Introduction: Atomoxetine is the first and only non-stimulant approved by the Food and Drug Administration for the treatment of Attention Deficit and Hyperactivity Disorder (ADHD) in children, adolescents, and adults and the first medication approved for the treatment of adult ADHD. Atomoxetine hydrochloride, a selective presynaptic norepinephrine-reuptake inhibitor, is thought to have little affinity for other neurotransmitter systems or specific noradrenergic receptors, thus minimizing adverse effect. Clinical trial data indicate that atomoxetine is safe and well tolerated for the treatment of ADHD; however, safety data about long-term use (greater than 1 year) are unavailable. Typical side effects of atomoxetine are upset stomach, nausea and vomiting, decreased appetite, constipation, headache, dry mouth, urinary hesitance, and insomnia. Mydriasis, dilation of the pupil caused by a shift in muscle tone, has been reported with atomoxetine more than placebo in clinical trials and more so in 2% of poor metabolizers of CYP2D6 versus 1% of extensive metabolizers of CYP2D6.

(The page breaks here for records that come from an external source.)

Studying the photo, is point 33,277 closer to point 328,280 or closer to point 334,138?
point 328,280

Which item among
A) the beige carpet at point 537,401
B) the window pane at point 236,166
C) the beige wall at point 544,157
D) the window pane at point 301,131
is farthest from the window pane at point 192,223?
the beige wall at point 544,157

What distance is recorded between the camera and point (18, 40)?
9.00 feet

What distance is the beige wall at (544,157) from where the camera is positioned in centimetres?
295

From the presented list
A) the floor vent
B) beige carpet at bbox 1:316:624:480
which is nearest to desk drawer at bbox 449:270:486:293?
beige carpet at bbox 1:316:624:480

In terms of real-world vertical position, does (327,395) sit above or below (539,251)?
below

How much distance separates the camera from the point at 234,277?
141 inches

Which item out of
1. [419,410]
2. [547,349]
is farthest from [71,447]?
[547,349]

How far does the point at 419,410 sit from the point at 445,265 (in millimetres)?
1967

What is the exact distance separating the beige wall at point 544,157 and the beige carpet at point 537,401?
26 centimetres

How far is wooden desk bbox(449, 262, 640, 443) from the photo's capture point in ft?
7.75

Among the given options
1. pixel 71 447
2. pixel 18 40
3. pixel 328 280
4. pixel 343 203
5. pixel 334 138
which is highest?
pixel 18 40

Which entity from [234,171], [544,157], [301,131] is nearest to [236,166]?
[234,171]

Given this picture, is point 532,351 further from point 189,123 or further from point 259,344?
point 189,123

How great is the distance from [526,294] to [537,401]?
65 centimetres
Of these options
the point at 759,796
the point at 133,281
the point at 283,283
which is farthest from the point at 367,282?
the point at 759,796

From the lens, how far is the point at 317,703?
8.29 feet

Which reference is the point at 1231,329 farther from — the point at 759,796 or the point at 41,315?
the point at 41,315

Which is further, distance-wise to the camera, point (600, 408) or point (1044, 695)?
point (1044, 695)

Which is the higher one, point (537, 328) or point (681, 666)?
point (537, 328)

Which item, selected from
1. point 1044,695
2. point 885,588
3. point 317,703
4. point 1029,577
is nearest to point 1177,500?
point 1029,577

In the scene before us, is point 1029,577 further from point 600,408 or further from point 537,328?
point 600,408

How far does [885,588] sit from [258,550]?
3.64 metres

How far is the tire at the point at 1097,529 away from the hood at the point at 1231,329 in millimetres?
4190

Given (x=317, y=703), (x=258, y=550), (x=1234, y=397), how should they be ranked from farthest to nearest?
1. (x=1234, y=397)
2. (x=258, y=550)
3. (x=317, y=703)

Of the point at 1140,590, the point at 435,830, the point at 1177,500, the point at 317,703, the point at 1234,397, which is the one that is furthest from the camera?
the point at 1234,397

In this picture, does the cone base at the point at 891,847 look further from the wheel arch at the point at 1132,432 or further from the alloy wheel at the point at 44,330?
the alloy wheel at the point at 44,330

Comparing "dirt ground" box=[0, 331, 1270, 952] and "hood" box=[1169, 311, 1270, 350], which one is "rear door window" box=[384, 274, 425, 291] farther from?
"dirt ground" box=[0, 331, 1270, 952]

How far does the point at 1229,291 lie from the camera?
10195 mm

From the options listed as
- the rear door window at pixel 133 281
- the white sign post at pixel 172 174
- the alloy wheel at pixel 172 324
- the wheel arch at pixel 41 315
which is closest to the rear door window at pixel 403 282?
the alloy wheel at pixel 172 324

Case: 9-year old boy with ADHD (attention deficit type) was prescribed 20 mg of atomoxetine orally once daily for 10 days.The dose was then increased to 25 mg. After 15 days,the boy developed mydriasis.Since there was neither concomitant drug use nor the ophthalmologist noted mydriasis stemming from his genetic disease, a relationship between atomoxetine and development of midyriasis was suggested.

Discussion: This case is considerable because being aware of the possibility of mydriasis before starting treatment with atomoxetine, especially among adults who are prone to develop angle-closure glaucoma is important.